Guillermo del Toro Opinion on AI Teetering After Hearing it Called "Monstrous"
A man and his monsters.
From a strategically placed Bush inside a recent Oscar luncheon, I can confirm that filmmaker and outspoken anti-AI advocate, Guillermo del Toro, changed his mind on the controversial technology after hearing his Frankenstein lead, Jacob Elordi, refer to it as "monstrous."
"I hate AI," said Elordi, del Toro's star, and tablemate. "The idea of outsourcing human moments to a machine is monstrous."
"Monstrous?" said the Pan's Labyrinth director, eyes alight with childlike wonder. "AI… is like… my monsters?"
"No, Guillermo, not like that," Elordi responded, but it was too late.
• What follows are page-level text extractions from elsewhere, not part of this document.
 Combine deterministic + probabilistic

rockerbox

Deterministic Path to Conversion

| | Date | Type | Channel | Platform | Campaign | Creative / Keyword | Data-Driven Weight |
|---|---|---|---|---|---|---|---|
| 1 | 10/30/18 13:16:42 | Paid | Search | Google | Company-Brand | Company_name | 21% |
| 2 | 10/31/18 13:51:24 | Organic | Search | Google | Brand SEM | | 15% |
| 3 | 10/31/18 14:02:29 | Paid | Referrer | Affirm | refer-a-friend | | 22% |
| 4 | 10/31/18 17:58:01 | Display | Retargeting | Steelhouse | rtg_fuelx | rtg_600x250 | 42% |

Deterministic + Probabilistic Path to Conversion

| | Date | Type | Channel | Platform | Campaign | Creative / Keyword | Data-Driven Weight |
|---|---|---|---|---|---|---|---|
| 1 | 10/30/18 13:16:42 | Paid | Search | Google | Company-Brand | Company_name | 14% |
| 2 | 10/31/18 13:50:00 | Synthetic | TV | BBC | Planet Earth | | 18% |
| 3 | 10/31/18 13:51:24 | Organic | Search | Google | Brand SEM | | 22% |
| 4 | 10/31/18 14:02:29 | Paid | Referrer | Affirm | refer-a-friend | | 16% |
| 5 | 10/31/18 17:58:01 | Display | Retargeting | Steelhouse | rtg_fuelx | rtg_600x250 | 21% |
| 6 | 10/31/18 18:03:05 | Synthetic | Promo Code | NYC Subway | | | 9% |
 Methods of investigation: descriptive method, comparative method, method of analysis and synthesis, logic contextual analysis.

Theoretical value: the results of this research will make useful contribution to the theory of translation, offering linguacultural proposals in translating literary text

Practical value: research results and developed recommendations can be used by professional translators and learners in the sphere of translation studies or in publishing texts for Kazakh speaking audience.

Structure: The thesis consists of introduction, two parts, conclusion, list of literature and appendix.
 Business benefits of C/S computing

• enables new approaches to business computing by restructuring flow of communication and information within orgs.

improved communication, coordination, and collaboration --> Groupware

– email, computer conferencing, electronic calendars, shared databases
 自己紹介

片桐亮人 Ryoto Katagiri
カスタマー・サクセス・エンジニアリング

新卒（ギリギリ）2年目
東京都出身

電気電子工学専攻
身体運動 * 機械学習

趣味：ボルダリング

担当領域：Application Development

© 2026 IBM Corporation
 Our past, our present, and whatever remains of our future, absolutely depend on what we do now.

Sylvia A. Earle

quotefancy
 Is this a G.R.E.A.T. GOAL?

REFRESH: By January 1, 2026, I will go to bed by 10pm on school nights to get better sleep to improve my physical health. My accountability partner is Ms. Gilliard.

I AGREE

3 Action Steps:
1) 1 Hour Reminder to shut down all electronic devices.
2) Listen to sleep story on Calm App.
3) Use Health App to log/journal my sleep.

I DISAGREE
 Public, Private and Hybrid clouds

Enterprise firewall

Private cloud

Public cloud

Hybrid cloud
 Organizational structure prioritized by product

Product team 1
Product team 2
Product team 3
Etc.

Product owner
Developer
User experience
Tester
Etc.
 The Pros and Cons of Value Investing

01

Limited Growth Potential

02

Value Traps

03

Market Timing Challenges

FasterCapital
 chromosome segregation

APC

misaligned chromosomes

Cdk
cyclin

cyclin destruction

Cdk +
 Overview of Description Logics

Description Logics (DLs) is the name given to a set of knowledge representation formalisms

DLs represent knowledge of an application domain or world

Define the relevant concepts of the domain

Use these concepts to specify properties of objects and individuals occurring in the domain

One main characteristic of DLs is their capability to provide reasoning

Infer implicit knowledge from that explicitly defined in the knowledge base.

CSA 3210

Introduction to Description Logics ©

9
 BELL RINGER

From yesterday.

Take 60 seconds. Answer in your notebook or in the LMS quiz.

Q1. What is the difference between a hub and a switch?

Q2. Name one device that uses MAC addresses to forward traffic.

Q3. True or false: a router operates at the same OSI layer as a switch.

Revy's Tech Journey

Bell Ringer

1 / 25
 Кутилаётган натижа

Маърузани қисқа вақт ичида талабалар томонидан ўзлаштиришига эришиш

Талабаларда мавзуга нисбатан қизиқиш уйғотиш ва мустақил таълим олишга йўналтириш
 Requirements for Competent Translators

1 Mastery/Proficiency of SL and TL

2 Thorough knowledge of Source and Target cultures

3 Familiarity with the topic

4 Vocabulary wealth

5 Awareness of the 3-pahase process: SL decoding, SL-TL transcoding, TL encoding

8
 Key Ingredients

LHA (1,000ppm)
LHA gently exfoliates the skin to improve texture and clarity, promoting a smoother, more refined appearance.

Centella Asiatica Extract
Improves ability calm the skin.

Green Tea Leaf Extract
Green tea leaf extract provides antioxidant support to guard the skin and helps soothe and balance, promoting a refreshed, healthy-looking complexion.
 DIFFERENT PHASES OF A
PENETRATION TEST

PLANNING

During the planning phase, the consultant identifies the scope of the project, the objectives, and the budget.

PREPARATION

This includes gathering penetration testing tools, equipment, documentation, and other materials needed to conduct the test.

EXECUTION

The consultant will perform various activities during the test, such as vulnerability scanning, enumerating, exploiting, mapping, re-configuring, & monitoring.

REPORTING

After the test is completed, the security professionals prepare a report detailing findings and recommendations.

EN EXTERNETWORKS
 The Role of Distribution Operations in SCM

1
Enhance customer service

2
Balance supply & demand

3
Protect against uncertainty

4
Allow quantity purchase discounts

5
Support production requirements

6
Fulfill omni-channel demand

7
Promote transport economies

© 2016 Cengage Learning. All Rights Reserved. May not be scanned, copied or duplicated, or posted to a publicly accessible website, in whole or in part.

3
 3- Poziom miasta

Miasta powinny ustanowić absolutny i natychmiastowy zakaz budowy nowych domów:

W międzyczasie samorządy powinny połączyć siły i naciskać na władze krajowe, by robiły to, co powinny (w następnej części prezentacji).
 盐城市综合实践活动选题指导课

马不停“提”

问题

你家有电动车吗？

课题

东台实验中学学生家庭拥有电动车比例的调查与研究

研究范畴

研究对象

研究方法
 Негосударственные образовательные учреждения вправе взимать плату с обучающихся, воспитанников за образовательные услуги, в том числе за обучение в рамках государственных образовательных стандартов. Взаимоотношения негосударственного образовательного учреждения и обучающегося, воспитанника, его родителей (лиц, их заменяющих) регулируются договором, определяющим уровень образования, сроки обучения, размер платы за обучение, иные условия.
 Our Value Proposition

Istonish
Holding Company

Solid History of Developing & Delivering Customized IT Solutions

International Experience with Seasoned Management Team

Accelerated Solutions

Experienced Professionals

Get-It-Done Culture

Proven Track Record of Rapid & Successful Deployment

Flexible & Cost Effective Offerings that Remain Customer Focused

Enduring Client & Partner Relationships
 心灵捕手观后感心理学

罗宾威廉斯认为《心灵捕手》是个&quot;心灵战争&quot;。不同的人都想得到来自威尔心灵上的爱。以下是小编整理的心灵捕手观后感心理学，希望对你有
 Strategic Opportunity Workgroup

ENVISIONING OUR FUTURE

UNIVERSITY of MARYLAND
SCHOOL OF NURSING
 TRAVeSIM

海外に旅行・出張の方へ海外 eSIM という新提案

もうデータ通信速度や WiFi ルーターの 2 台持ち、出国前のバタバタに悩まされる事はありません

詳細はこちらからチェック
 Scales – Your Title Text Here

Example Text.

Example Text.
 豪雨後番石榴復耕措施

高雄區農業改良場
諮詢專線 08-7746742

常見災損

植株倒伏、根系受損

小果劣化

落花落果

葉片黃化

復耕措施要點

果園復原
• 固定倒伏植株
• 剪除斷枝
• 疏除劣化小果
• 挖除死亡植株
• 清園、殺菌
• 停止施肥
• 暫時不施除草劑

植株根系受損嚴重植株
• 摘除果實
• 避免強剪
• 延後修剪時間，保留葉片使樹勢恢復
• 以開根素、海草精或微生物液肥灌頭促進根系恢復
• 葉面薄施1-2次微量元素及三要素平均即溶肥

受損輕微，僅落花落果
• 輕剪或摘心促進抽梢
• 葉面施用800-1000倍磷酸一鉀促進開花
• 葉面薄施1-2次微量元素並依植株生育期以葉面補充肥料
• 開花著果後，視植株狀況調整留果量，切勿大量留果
The filmmaker, who had previously said that he would "rather die" than use AI, had reportedly begun to see the humanity of the technology through the lens of the imperfect, the marginalized, the misfit.
"Is Frankenstein not the story of AI?" del Toro asked. "A tale of stealing things that don't belong to you to make something that looks almost right if you squint?"
Later, during a tribute to writer-director Paul Thomas Anderson, whose action-comedy One Battle After Another is considered the awards season's frontrunner, del Toro expounded on his newly adopted views. "Perhaps the French 75 could have won with a little help from ChatGPT," he said, as Anderson attempted to hide behind a cloud of Sean Penn's cigarette smoke. "Could Bob Ferguson not simply generate the correct password to satisfy Comrade Josh? Paul, you must admit you cannot spell 'Mexican hairless' without AI."
Weapons star Josh Brolin, who previously worked with del Toro on the 1997 insect horror movie Mimic, approached his table later in the night, appearing to talk del Toro off the ledge. "AI isn't monstrous like the onscreen monsters we fought making Mimic," Brolin explained. "AI is monstrous like the offscreen monsters we fought making Mimic."
"Ah, AI is the rare bad kind of monster!" del Toro exclaimed. "Like Bob and Harvey Weinstein."
At press time del Toro had resumed shitting on generative-AI. The Bush I hid in for this scoop was a remarkably lifelike latex Jeb Bush costume. Please clap for intrepid journalism.